-- Start Records provided --
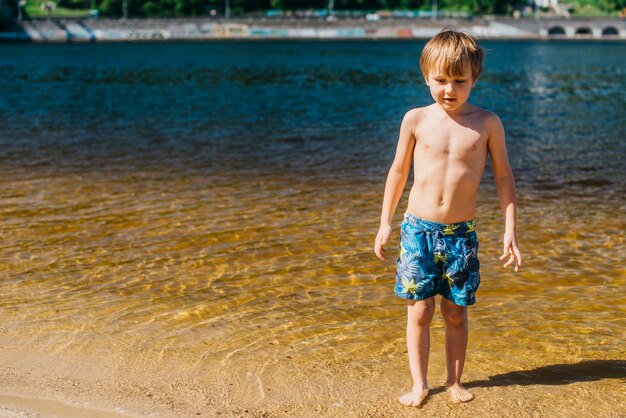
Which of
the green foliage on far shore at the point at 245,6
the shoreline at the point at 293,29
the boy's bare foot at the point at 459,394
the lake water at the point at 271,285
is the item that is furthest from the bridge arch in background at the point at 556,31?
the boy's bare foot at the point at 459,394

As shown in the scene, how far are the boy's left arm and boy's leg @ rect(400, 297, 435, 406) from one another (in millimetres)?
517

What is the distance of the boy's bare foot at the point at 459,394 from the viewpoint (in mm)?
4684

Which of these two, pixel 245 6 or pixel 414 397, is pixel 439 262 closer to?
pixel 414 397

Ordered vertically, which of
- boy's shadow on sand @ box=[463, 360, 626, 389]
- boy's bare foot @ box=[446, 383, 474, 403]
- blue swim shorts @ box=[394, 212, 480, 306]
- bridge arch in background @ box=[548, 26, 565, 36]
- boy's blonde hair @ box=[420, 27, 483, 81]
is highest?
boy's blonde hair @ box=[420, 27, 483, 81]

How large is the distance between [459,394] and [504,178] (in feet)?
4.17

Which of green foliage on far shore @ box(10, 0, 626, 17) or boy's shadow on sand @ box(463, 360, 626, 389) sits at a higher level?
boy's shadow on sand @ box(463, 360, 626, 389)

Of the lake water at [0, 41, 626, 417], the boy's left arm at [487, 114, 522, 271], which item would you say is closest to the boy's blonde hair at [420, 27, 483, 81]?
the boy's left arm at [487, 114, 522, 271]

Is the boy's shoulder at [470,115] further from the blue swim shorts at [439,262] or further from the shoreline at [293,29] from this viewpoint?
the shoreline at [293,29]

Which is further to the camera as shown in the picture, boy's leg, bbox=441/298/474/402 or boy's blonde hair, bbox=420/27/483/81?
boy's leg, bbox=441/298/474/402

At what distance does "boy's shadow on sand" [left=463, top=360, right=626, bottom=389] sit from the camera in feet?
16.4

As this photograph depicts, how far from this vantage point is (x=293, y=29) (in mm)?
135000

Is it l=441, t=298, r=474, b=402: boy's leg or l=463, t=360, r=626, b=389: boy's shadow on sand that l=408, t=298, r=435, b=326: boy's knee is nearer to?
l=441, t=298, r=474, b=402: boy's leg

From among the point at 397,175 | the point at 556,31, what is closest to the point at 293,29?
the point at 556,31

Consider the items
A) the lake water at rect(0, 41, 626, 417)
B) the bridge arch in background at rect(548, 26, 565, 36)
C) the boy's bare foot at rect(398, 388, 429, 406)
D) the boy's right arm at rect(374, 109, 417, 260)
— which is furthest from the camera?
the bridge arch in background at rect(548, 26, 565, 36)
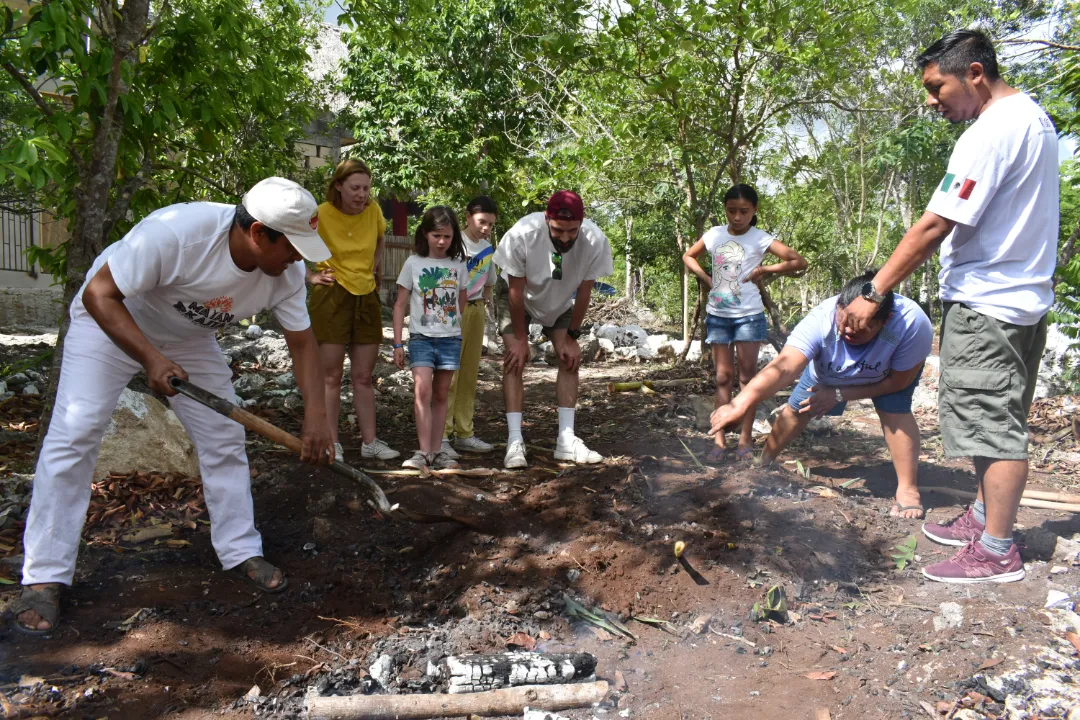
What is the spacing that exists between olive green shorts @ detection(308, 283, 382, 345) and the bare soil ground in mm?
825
-- End Records provided --
-- Start Records provided --
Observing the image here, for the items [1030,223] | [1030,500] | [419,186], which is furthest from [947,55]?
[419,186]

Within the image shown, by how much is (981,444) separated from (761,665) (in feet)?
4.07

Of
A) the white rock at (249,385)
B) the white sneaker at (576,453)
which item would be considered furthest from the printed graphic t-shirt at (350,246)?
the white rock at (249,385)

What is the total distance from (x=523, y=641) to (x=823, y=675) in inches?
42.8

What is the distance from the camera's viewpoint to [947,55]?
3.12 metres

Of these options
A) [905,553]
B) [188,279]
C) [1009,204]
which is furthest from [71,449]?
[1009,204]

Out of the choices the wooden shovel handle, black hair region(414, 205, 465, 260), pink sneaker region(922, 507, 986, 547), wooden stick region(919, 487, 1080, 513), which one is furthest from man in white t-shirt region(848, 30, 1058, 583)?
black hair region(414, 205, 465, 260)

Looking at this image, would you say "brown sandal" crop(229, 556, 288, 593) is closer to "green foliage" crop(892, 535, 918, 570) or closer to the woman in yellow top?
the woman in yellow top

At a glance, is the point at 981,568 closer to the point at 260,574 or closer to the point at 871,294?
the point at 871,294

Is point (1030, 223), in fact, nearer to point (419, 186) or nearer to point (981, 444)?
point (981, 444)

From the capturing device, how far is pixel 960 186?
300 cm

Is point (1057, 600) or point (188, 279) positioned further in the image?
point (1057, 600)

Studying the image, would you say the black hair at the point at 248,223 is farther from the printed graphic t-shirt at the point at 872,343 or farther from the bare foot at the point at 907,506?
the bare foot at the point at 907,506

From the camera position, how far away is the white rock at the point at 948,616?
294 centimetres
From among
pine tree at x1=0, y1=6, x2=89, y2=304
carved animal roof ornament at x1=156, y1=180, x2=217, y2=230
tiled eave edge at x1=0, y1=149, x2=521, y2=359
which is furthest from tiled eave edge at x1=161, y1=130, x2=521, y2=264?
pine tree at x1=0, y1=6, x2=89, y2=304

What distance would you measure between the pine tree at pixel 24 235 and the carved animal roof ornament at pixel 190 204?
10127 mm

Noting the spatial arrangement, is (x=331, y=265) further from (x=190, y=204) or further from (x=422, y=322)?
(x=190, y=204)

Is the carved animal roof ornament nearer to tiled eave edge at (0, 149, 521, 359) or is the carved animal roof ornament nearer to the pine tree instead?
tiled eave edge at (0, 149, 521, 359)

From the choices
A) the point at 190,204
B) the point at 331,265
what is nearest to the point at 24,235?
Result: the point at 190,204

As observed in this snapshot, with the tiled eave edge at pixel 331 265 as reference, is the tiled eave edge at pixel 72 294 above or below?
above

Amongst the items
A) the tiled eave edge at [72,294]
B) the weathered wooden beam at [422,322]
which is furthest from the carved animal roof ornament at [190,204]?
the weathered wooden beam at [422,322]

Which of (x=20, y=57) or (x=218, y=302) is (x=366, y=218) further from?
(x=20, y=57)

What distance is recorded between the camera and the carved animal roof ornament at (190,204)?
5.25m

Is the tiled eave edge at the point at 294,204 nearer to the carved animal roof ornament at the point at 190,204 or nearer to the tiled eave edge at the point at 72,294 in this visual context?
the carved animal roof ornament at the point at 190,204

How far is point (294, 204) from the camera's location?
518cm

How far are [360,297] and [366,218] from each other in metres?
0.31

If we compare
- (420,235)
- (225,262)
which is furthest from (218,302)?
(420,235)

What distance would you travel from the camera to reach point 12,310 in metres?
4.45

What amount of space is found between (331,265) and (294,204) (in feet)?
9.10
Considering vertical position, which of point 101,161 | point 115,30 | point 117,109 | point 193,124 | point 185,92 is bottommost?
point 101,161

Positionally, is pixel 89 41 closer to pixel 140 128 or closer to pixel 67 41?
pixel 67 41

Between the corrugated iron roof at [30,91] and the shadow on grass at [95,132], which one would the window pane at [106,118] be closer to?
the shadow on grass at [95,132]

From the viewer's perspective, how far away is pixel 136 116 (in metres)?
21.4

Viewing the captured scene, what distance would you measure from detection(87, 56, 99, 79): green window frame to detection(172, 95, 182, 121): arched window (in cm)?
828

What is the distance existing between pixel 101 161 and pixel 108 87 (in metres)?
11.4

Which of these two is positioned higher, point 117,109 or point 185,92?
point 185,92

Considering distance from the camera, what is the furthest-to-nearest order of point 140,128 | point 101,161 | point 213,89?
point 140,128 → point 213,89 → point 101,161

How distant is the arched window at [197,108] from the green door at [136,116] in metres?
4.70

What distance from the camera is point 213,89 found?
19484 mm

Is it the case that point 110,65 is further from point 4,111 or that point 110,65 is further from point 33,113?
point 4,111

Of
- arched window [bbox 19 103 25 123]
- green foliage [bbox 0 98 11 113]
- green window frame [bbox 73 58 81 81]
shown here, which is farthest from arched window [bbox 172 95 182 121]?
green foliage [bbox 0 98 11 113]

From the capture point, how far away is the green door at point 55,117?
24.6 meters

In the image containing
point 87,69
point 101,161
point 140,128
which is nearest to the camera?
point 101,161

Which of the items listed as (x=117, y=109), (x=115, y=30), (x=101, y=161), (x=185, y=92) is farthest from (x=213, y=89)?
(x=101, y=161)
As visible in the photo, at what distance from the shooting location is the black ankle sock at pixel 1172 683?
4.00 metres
-- End Records provided --
Work to do: How many lines of the material above contain the string "positioned", with uppercase and lowercase letters treated as distinct? Reply with the number alone.

Written reply: 2